Fatos pouco conhecidos da Independência do Brasil

A independência do Brasil do Império Português, declarada em 7 de setembro de 1822, é um dos acontecimentos mais marcantes da história do País. Entretanto, alguns fatos interessantes sobre o marco histórico são desconhecidos pela maioria dos brasileiros.

O Grito

A independência não ocorreu no mesmo dia em todo o País: apesar de o grito de independência ter sido em 7 de setembro de 1822, a totalidade do território brasileiro não ficou independente de Portugal de imediato. Diversas batalhas aconteceram em outros Estados nos meses seguintes para expulsar tropas portuguesas.

Grão-Pará

No Pará, a independência é comemorada no dia 15 de agosto: na então província do Grão-Pará e Maranhão, muito ligada a Portugal e sem muitas relações com o centro-sul do País, a independência foi reconhecida apenas em 15 de agosto de 1823, quase um ano após o grito. Os paraenses foram, portanto, os últimos a aderirem e, ainda hoje, comemoram o feriado em agosto. À época, o Amazonas era subordinado ao Pará. O Amazonas só foi separado politicamente e administrativamente em 5 de setembro de 1850.

Hino

A melodia do Hino da Independência do Brasil foi criada por Dom Pedro I. “Brava gente brasileira/longe vá temor servil/ou ficar a pátria livre/ou morrer pelo Brasil”, frases célebres do hino, foram escritas por Evaristo da Veiga em agosto de 1922, e o próprio Dom Pedro I musicou a obra. O imperador dedicava-se à música e sabia tocar diversos instrumentos.

Independência ou morte

O quadro de Pedro Américo somente foi pintado em 1888. Além de ter ficado pronto 66 anos após a independência, o artista modificou alguns detalhes. Historiadores indicam que a tropa não andava a cavalo, mas em burros, por exemplo.

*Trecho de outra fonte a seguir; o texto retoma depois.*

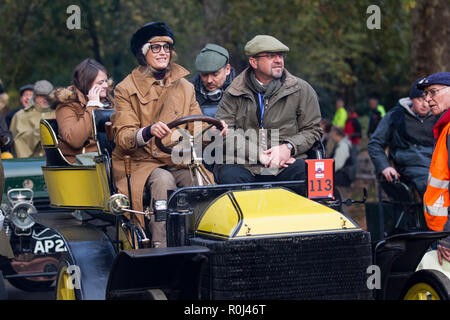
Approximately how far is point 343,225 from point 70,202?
2848 mm

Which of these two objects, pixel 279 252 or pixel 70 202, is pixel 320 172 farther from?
pixel 70 202

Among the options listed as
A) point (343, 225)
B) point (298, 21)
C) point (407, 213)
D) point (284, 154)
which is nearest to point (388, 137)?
point (407, 213)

A Capital – José Bonifácio, considerado o “Patriarca da Independência”, sugeriu a fundação de uma cidade central no interior do Brasil. À época da independência, a capital do País era o Rio de Janeiro (RJ). José Bonifácio de Andrada e Silva, ministro de Estado e consultor de Dom Pedro I, já sugeria que a capital brasileira fosse transferida para o interior, para reforçar a segurança, muito antes da fundação de Brasília.